“I live in a bubble,” someone told me the other day, referring to the fact that no one he knows would ever think of voting for Donald Trump.
“It’s going to be a very close election,” a pundit on Morning Joe said, “because it doesn’t matter who is running, we are a bitterly divided country.” I was astonished at the thought.
For months and months I comforted myself with the perspective that only 27% of the adult population is Republican, so when Trump was leading Primary polls with 18% I thought to myself, “Well, that’s 18% of 27%.” Even when he won a primary with 36% I continued to fractionalize the Trump portion. When one recent poll showed Trump with 41% of registered voters I heard myself saying, “Let’s see, only 75% of eligible voters are registered so that’s only 41% of 75%. Hmmm.”
Then, one morning this week, I was walking across the parking lot on my way to visit someone in the hospital and I watched a guy coming toward me who had just left the building. He was about six feet tall, rotund but solid with meaty somewhat muscular tattooed arms sticking out of his short sleeve tee shirt and leather vest. He had a goatee about the color of mine, and short-cropped hair about the color of mine. He was very tan from being outside and wore a scowl across his face as he lumbered through the parked cars. I heard myself say, “Ask him if he’s for Donald Trump.” To which I answered myself, “You idiot.”
So many of us do indeed live in social bubbles which we cohabitate with members of the same socio-economic, ethnic, racial, and religious groups. Even in densely populated cities that should be the great antidote for social bubblism, we find the neighborhood, or block, or even the apartment building where people like us live. Churches, which really ought to be the leaven that subverts bubblism from the inside out, are more often than not congregations of the like-minded and socially monocrome.
I tell couples that are preparing for marriage that the single-most important relationship skill is conflict resolution. To show them what I mean, I tell them that when married couples come to see me for counseling the presenting problem is very often “communication.” “We don’t talk any more,“ they say. But in fact, almost always it turns out that the issue is so many unresolved conflicts about issues big and small that to get into one is to get into them all, and so eventually nothing of consequence is discussed.

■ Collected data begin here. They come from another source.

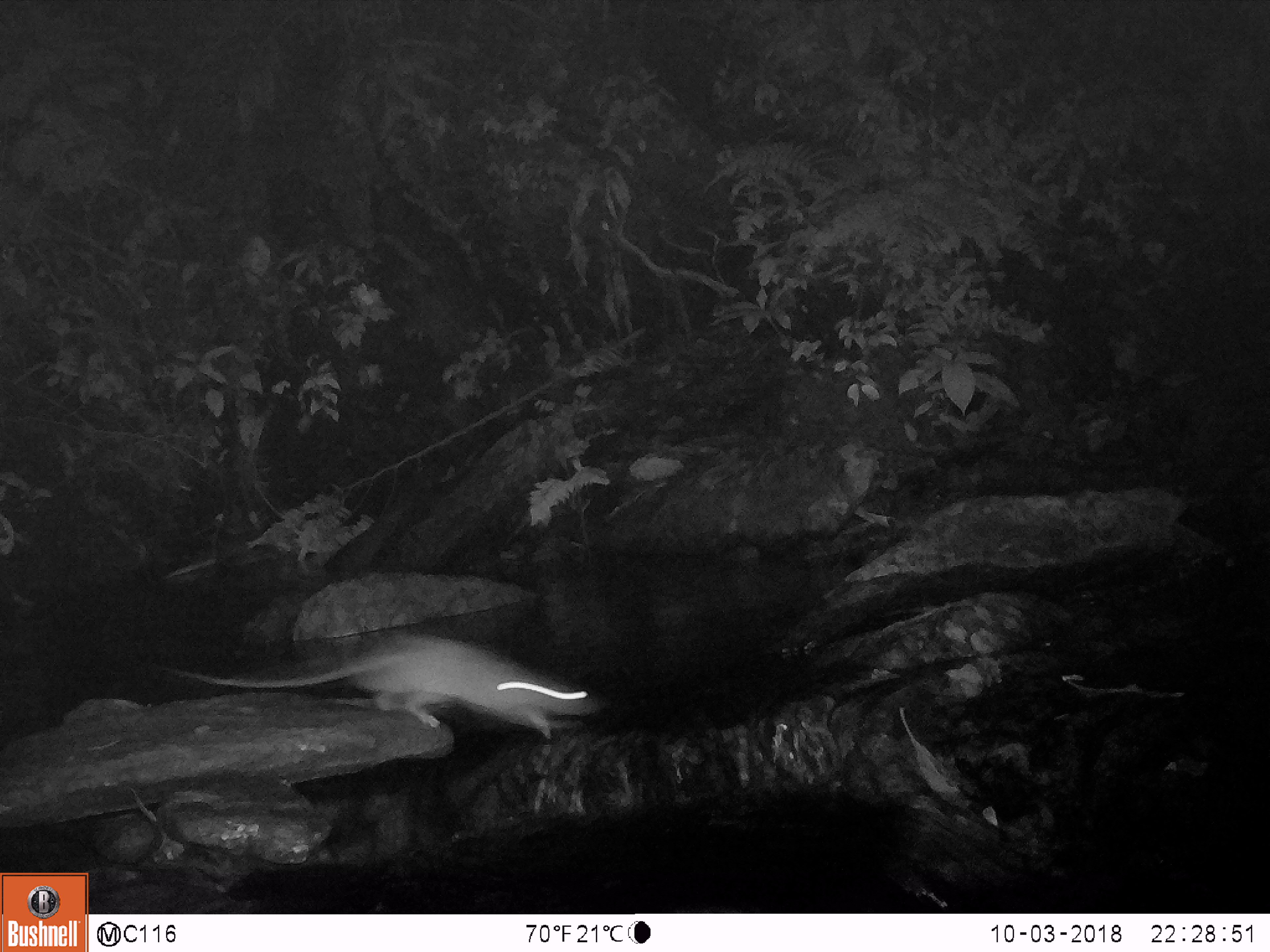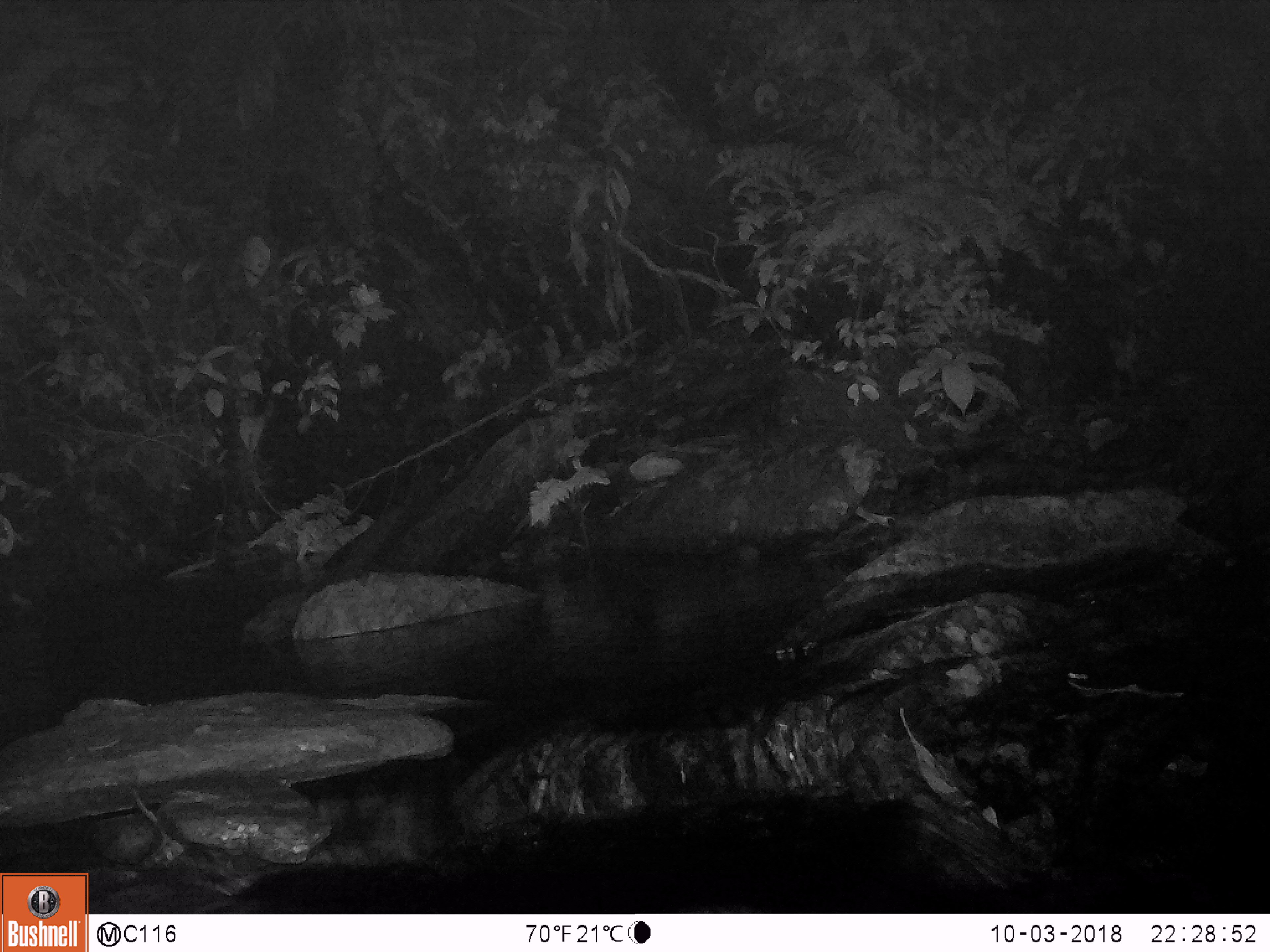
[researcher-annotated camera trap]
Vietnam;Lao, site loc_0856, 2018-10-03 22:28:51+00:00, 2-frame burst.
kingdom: Animalia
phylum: Chordata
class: Mammalia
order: Rodentia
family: Muridae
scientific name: Muridae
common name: old-world mice and rats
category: unidentified murid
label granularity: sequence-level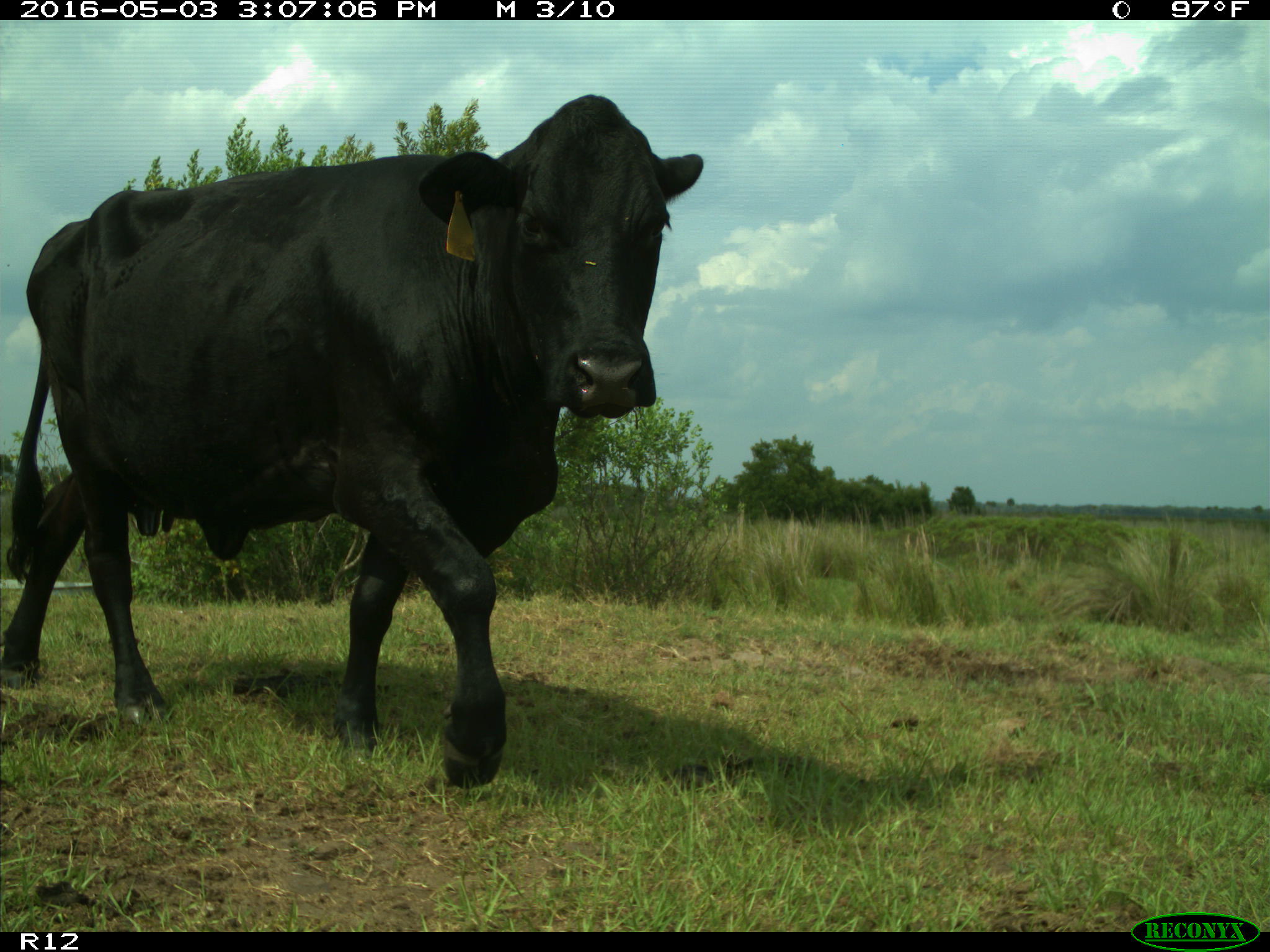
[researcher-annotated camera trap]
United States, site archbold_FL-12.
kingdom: Animalia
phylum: Chordata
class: Mammalia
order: Artiodactyla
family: Bovidae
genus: Bos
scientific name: Bos taurus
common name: domestic cow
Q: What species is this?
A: Bos taurus (domestic cow).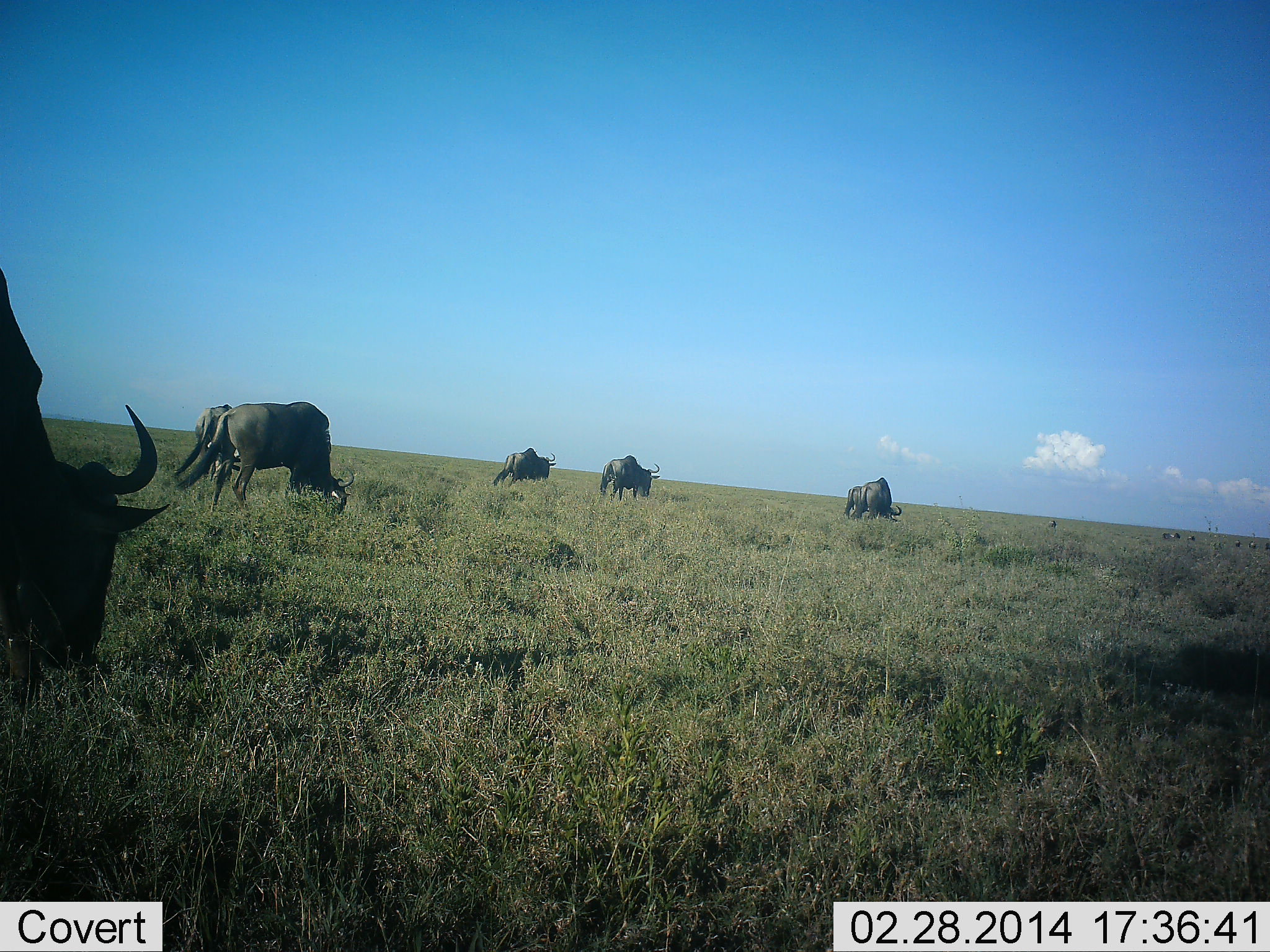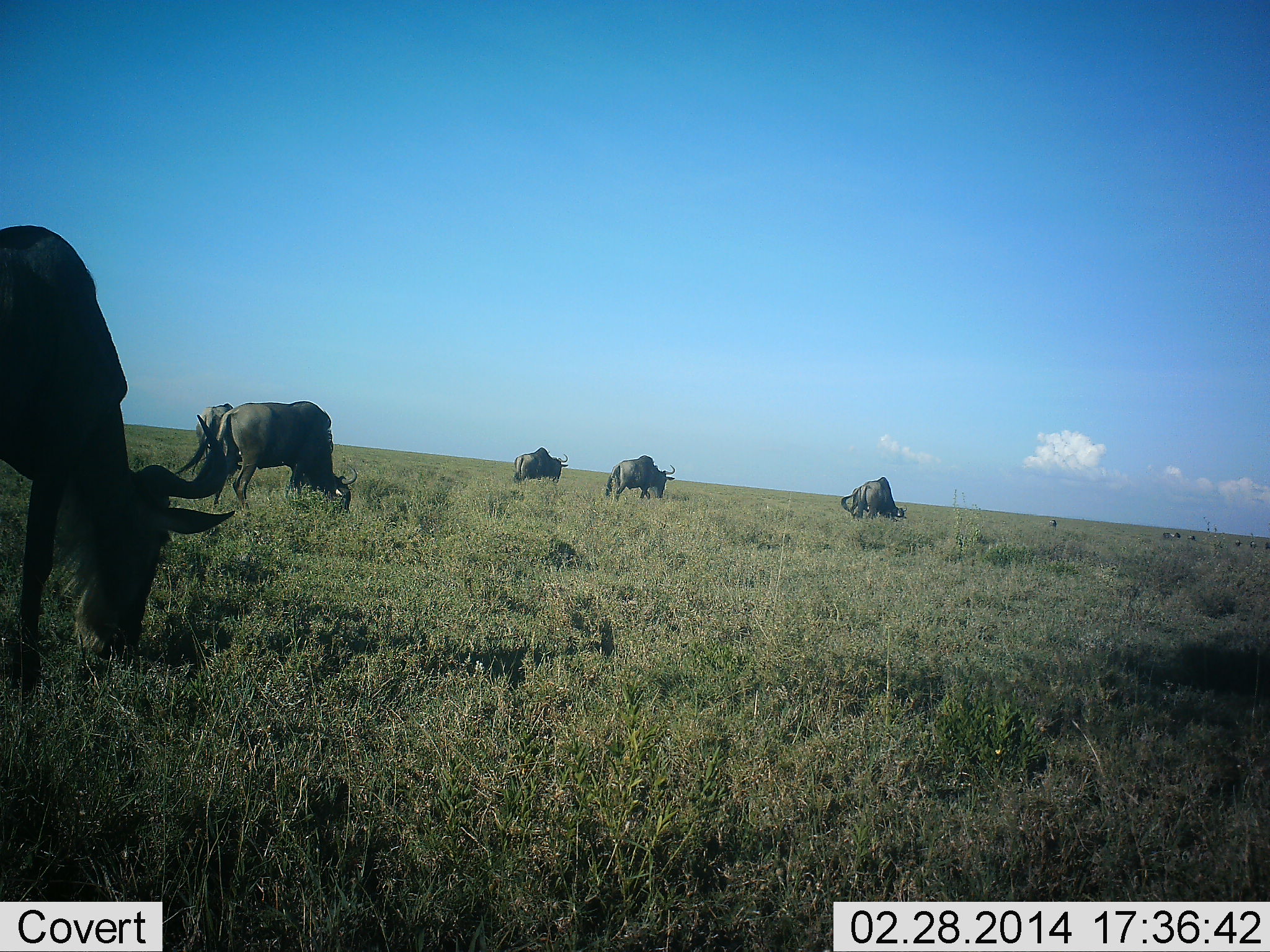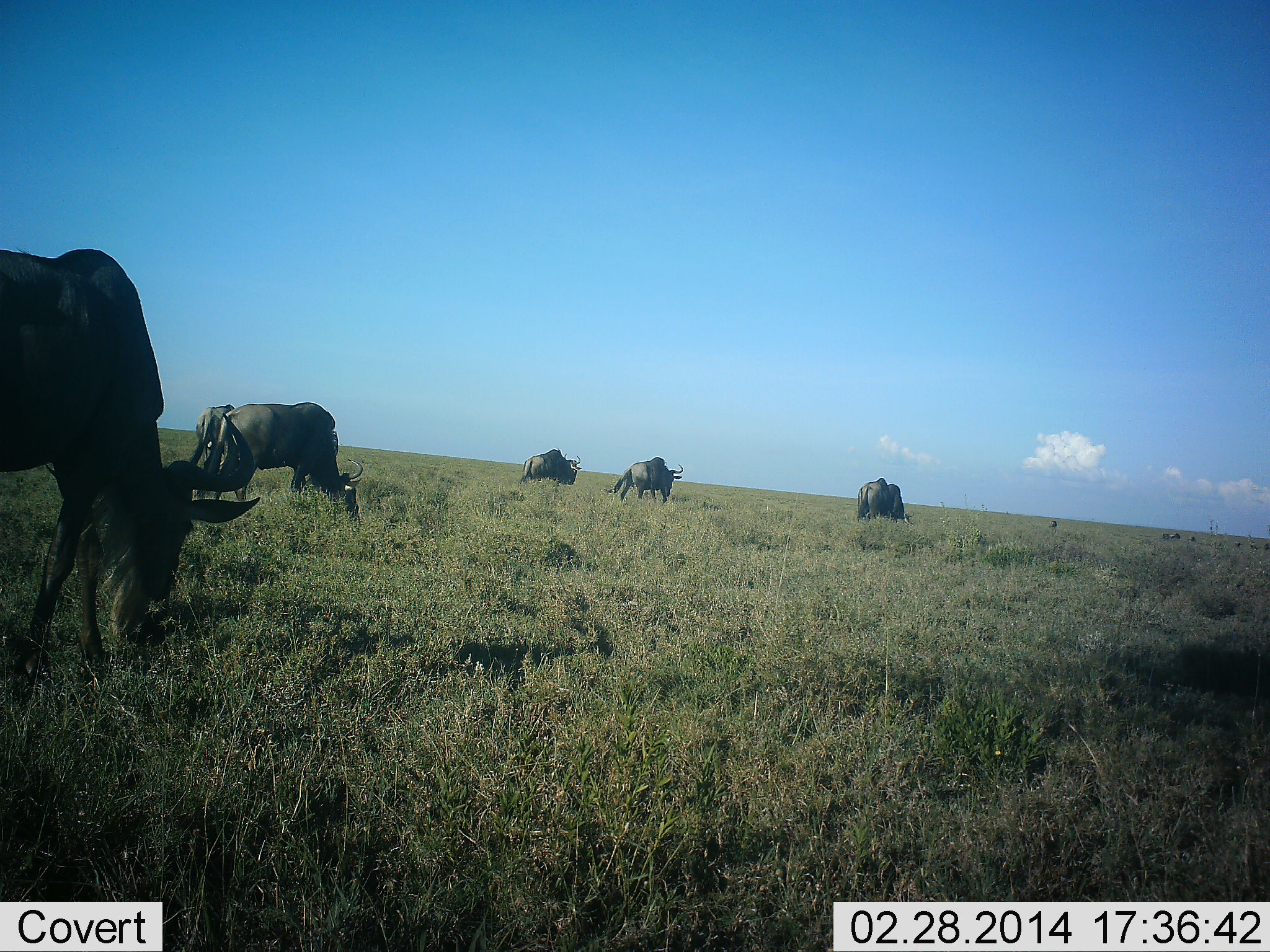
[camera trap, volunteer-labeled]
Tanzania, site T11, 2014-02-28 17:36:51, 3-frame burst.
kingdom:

It seems to me that there are so many basic conflicts we haven’t truly, honestly, openly had as a society that we simply cannot get very far. We end up not talking to one another and retreating into our bubbles only to shout pejorative slogans out the window of Facebook and Twitter and other vehicles removed from a safe distance. Nothing gets resolved and instead of feeling one another’s pain, we steep in blame and resentment.
I don’t know the political solution to all of this, but I do know that the bubbles we live and work and play in are not only symptoms of the problem, they are actually sources of it. Segregation by race, class, ethnicity, sexuality, and where it is practiced gender, sows the seeds of our self-destruction. Somehow, some way, we need to pop the bubbles.
on my way to Souper Lunch…..should I try to break some bubbles? At times, they “seem” to keep us so safe……………
Oh, you know it! They are safe. Pop ’em Nancy!
Oh my goodness – my bubble is air tight, more so since you left Buffalo, Cam (how’s that for blame shifting?).
nice.
So I think a couple of things:
1. Before you try getting out of your bubble, at least float among some other bubbles. Rarely does a person/God blow just one, so there are others up there you can float among and get used to the notion of diversity while staying protected. Then when you all hit the ground, maybe you can get togethe and understand how that a lot of bubbles landed can make the grass grow.
2. The old communication but. This always gets me because it’s always about talking not listening. The definition of communication should include both skills in an expansive way. If you want to talk freely to communicate, they you need to assume the discipline of listening freely and not just selectively. My observation is that there’s plenty of talking going around on problems but not very much serious and respectful and integrating listening.
End of my rant. thanks for this, cam.
Thanks for ranting back!
Cam…the suds are so clouded in Niagara Co. Right now that it is difficult to even “see a bubble”…much less “read one”!
Wow, that’s saying something! Goggles and a snorkel called for!